WORK INSTRUCTION:
From top to bottom, print the listing word for word and skip any pictures it contains.
**********
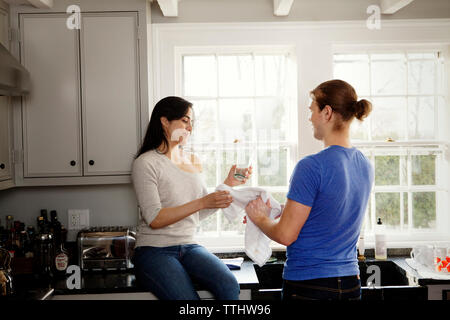 Couple washing dishes in kitchen at home - Stock Photo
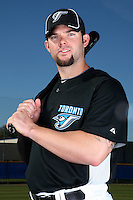 March 1, 2010:  First Baseman Brian Dopirak (11) of the Toronto Blue Jays poses for a photo during media day at Englebert Complex in Dunedin, FL.  Photo By Mike Janes/Four Seam Images
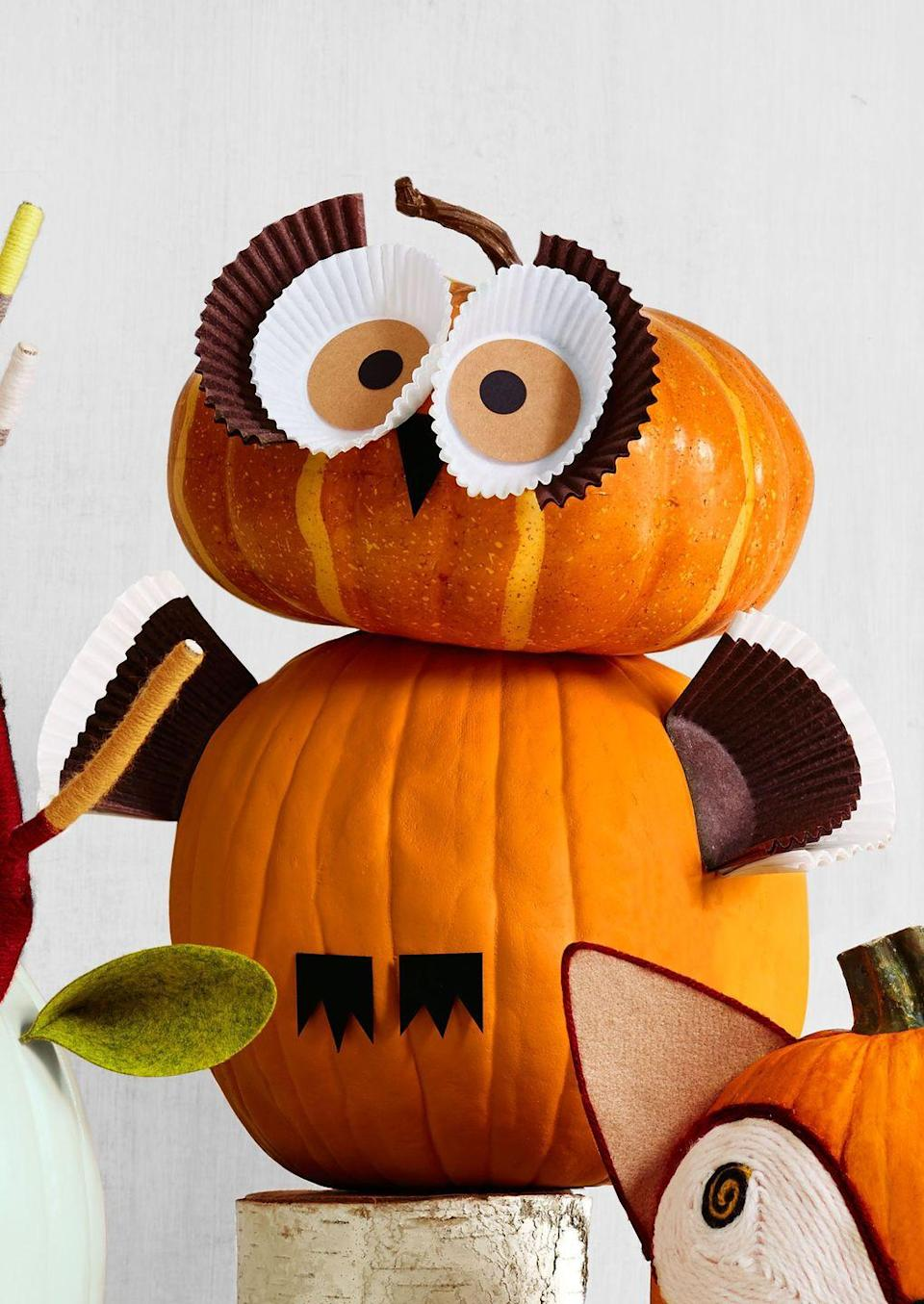 <p><em>H00</em> could resist crafting this stacked owl? <br><strong><br>Make the pumpkin:</strong> For the face, cut two circles (around the same circumference as a cupcake liner) on light brown paper and glue them to the bottom of two white liners. Cut out or draw two smaller black dots for the pupils. As for the lashes, cut a brown cupcake liner in half. Hot glue the eyes to the pumpkin.</p><p>For wings, cut a brown and a white liner in half and attach to the sides of bottom pumpkin. Cut a triangle beak and feet from black card stock and glue to the body. </p>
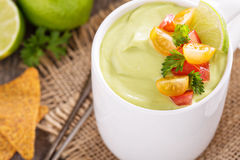 Cold avocado soup with tomato salsa Stock Photo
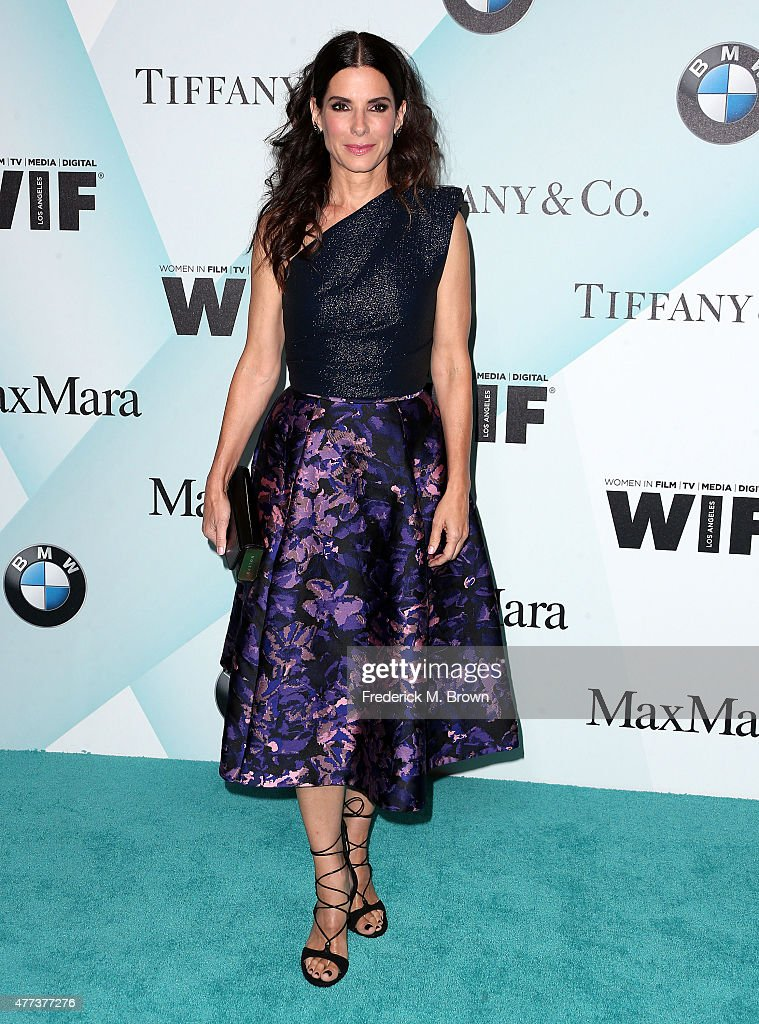 Actress <a gi-track='captionPersonalityLinkClicked' href=/galleries/search?phrase=Sandra+Bullock&family=editorial&specificpeople=202248 ng-click='$event.stopPropagation()'>Sandra Bullock</a> attends the Women in Film 2015 Crystal + Lucy Awards at the Hyatt Regency Century Plaza Hotel on June 16, 2015 in Los Angeles, California.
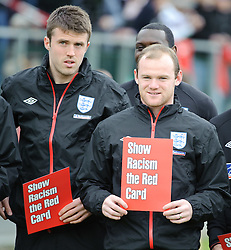"""IRDNING, AUSTRIA - Wednesday, May 19, 2010: England's Wayne Rooney holds up a card reading """"Show Racism the Red Card"""" during a training session in Irdning as the squad prepare for their World Cup campaign. (Pic by Sandro Zangrando/Expa/Propaganda)"""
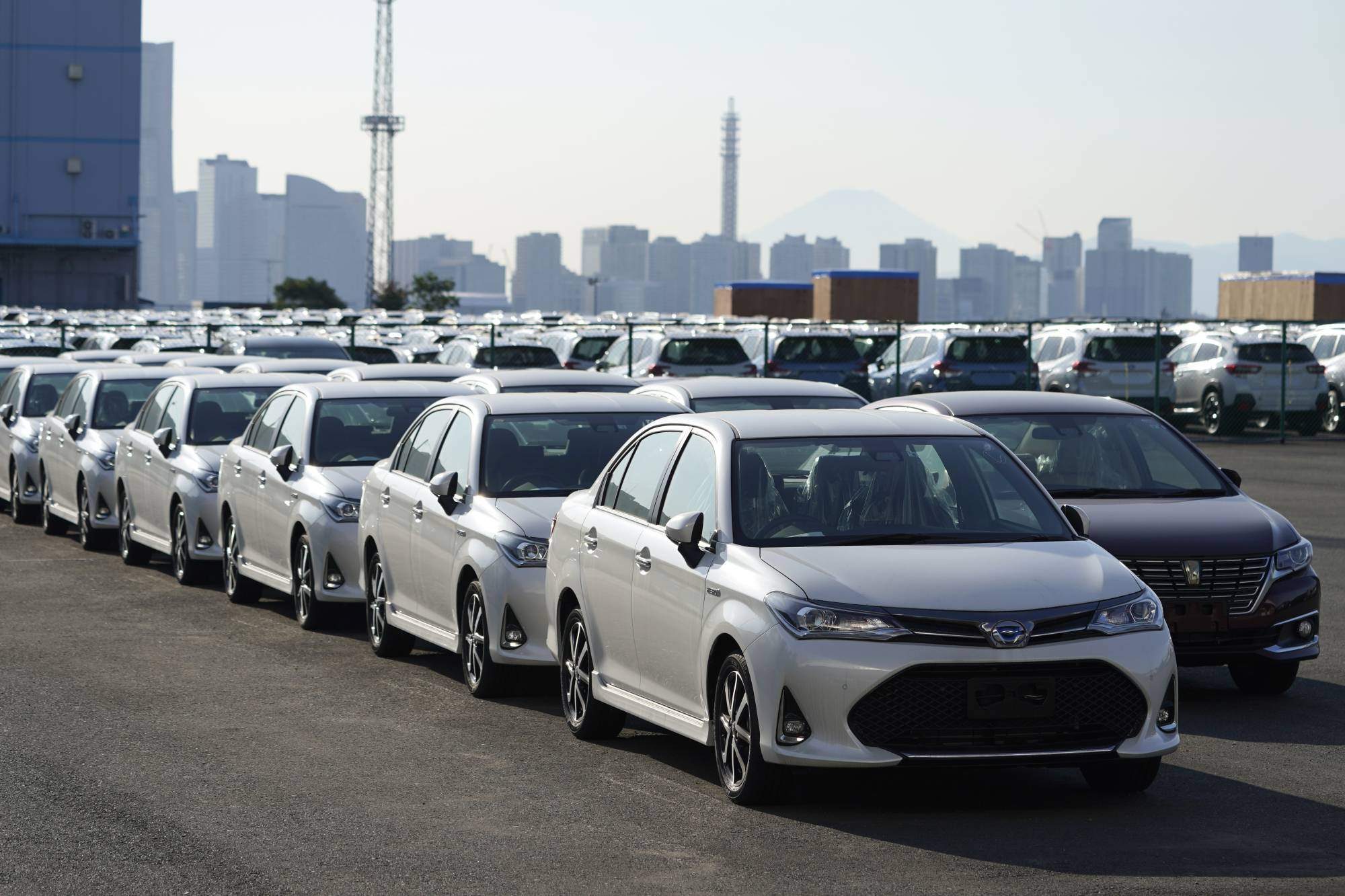 Toyota Motor Corp. vehicles bound for shipment are lined up at a port in Yokohama on Saturday. | BLOOMBERG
**********
EXERCISE OUTPUT:
 Couple washing dishes in kitchen at home - Stock Photo
 March 1, 2010:  First Baseman Brian Dopirak (11) of the Toronto Blue Jays poses for a photo during media day at Englebert Complex in Dunedin, FL.  Photo By Mike Janes/Four Seam Images
 <p><em>H00</em> could resist crafting this stacked owl? <br><strong><br>Make the pumpkin:</strong> For the face, cut two circles (around the same circumference as a cupcake liner) on light brown paper and glue them to the bottom of two white liners. Cut out or draw two smaller black dots for the pupils. As for the lashes, cut a brown cupcake liner in half. Hot glue the eyes to the pumpkin.</p><p>For wings, cut a brown and a white liner in half and attach to the sides of bottom pumpkin. Cut a triangle beak and feet from black card stock and glue to the body. </p>
 Cold avocado soup with tomato salsa Stock Photo
 Actress <a gi-track='captionPersonalityLinkClicked' href=/galleries/search?phrase=Sandra+Bullock&family=editorial&specificpeople=202248 ng-click='$event.stopPropagation()'>Sandra Bullock</a> attends the Women in Film 2015 Crystal + Lucy Awards at the Hyatt Regency Century Plaza Hotel on June 16, 2015 in Los Angeles, California.
"""IRDNING, AUSTRIA - Wednesday, May 19, 2010: England's Wayne Rooney holds up a card reading """"Show Racism the Red Card"""" during a training session in Irdning as the squad prepare for their World Cup campaign. (Pic by Sandro Zangrando/Expa/Propaganda)"""
 Toyota Motor Corp. vehicles bound for shipment are lined up at a port in Yokohama on Saturday. | BLOOMBERG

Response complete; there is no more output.